C’est une affaire peu commune qui attire l’attention de la justice kényane et de la communauté internationale : quatre personnes, dont deux jeunes Belges, comparaissent pour trafic illégal de fourmis reines, un crime considéré à la fois comme une atteinte à la biodiversité et un acte de biopiraterie. Le verdict, initialement attendu en avril, sera finalement rendu le 7 mai.
Entre enjeux écologiques et commerce d’animaux exotiques, ce procès met en lumière une nouvelle forme de trafic qui inquiète les autorités environnementales.
Une arrestation qui fait grand bruit
Tout commence le 5 avril, lorsque David Lornoy et Seppe Lodewijck, deux jeunes Belges âgés de 18 et 19 ans, sont arrêtés dans une pension près du lac Naivasha, en possession de 5 000 fourmis vivantes, notamment des Messor cephalotes, une espèce prisée des collectionneurs d’insectes. Les insectes étaient conservés dans plus de 2 200 tubes à essai garnis de coton. Cette méthode sophistiquée visait à assurer leur survie pendant plusieurs semaines, le temps d’un transport clandestin vers l’Europe ou l’Asie.
Un réseau bien rodé et internationalisé
Les deux Belges ne sont pas seuls dans cette affaire. Dennis Nganga, un Kényan, et Duh Hung Nguyen, un ressortissant vietnamien, ont également été arrêtés dans des conditions similaires. Eux détenaient plusieurs centaines de fourmis dans environ 140 tubes. Selon les autorités, tous faisaient partie d’un réseau impliqué dans un trafic croissant d’insectes rares à destination de marchés exotiques à forte valeur ajoutée. Le Kenya Wildlife Service (KWS) qualifie l’affaire d’« historique » et d’« acte de biopiraterie ». L’agence publique kényane chargée de la conservation de la nature souligne l’impact néfaste de ce type de trafic sur la biodiversité locale.

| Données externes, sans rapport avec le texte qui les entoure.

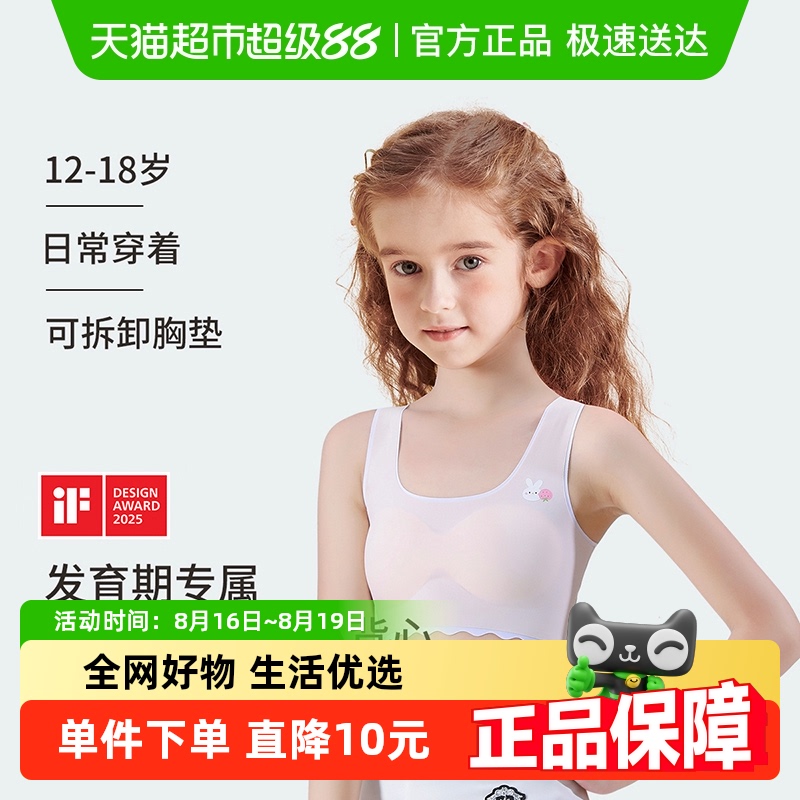 ˿Ůġ 12-18ճŶ׶ѧС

Un procès emblématique aux implications multiples
La justice kényane, par la voix de la magistrate Njeri Thuku, a repoussé le prononcé de la sentence au 7 mai, dans l’attente d’un rapport d’évaluation de l’impact écologique rédigé par le KWS. Ce document vise à démontrer comment l’exportation illégale de ces fourmis nuit aux intérêts souverains du pays et prive les communautés locales de retombées économiques et scientifiques majeures. Le procureur a aussi évoqué une « déclaration d’impact sur la victime » inédite. Il a souligné le caractère pionnier de ce procès dans la lutte contre la criminalité environnementale.
Des jeunes en quête d’exploration ou de profits ?
Les avocats de la défense, notamment ceux des jeunes Belges, plaident l’ignorance et la curiosité juvénile. Leur avocate, Halima Magairo, soutient que les deux jeunes Belges agissaient par ignorance et immaturité. Elle précise qu’ils n’avaient pas conscience de la gravité de leurs actes. Pourtant, face à une législation claire au Kenya qui interdit la possession de toute espèce sauvage sans permis, la loi ne fait guère de distinction. Les peines encourues sont lourdes : jusqu’à cinq ans de prison et 10 000 dollars d’amende.
Ce procès pourrait faire jurisprudence et impacter le trafic d’espèces méconnues mais essentielles. Alors que le braconnage des grands mammifères est en léger recul grâce aux efforts conjoints des États et des ONG, de nouveaux trafics émergent, plus discrets, mais tout aussi destructeurs. Le Kenya, en se montrant ferme, veut envoyer un message clair : sa biodiversité n’est pas à vendre.